### [Exercise details]
Please quote exactly the lines below from the line containing "[camera-trap image, curated labels]" to the line containing "A: Sheep (domestic sheep) (Ovis aries).", both lines included, and nothing else.

### [Stored entries]
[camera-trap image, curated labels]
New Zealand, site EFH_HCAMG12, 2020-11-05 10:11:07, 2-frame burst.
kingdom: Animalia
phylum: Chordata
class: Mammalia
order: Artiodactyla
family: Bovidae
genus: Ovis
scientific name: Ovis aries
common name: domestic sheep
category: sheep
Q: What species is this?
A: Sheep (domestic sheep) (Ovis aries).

---

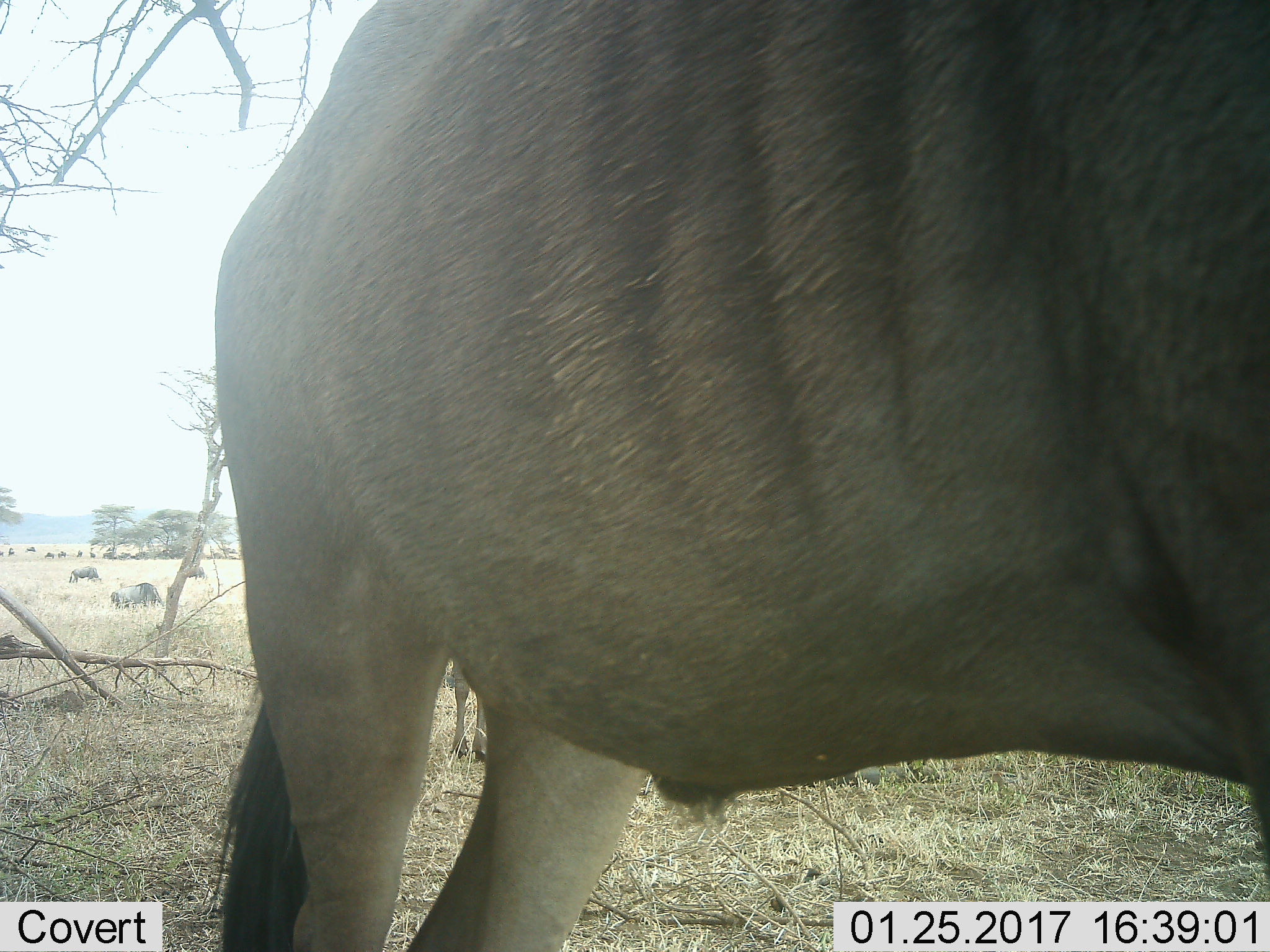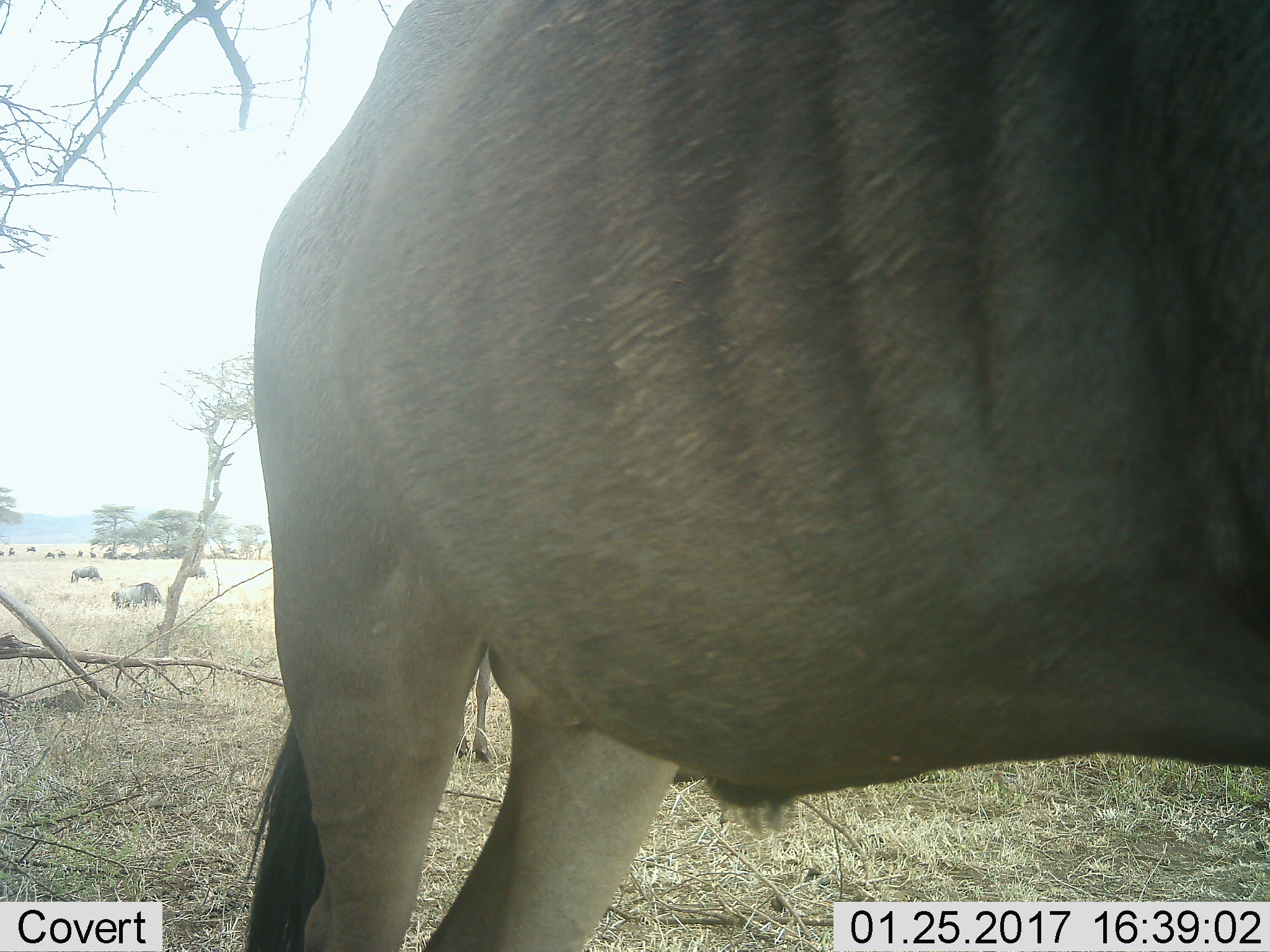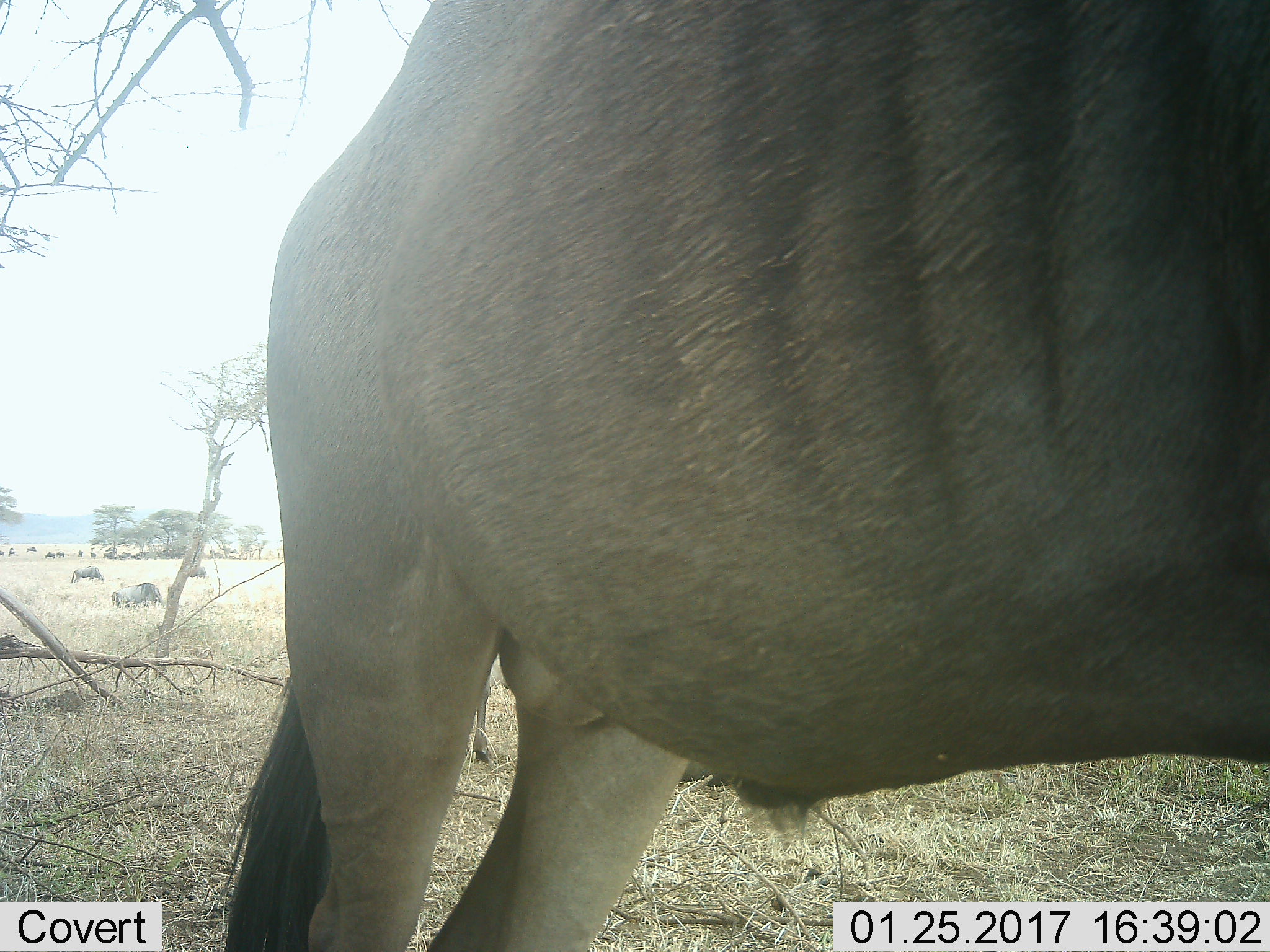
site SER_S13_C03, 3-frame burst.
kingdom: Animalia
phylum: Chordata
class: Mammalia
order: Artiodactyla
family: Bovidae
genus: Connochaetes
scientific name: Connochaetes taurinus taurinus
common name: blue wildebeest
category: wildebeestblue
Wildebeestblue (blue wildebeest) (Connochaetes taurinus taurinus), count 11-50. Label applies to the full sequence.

### [Answer area]
[camera-trap image, curated labels]
New Zealand, site EFH_HCAMG12, 2020-11-05 10:11:07, 2-frame burst.
kingdom: Animalia
phylum: Chordata
class: Mammalia
order: Artiodactyla
family: Bovidae
genus: Ovis
scientific name: Ovis aries
common name: domestic sheep
category: sheep
Q: What species is this?
A: Sheep (domestic sheep) (Ovis aries).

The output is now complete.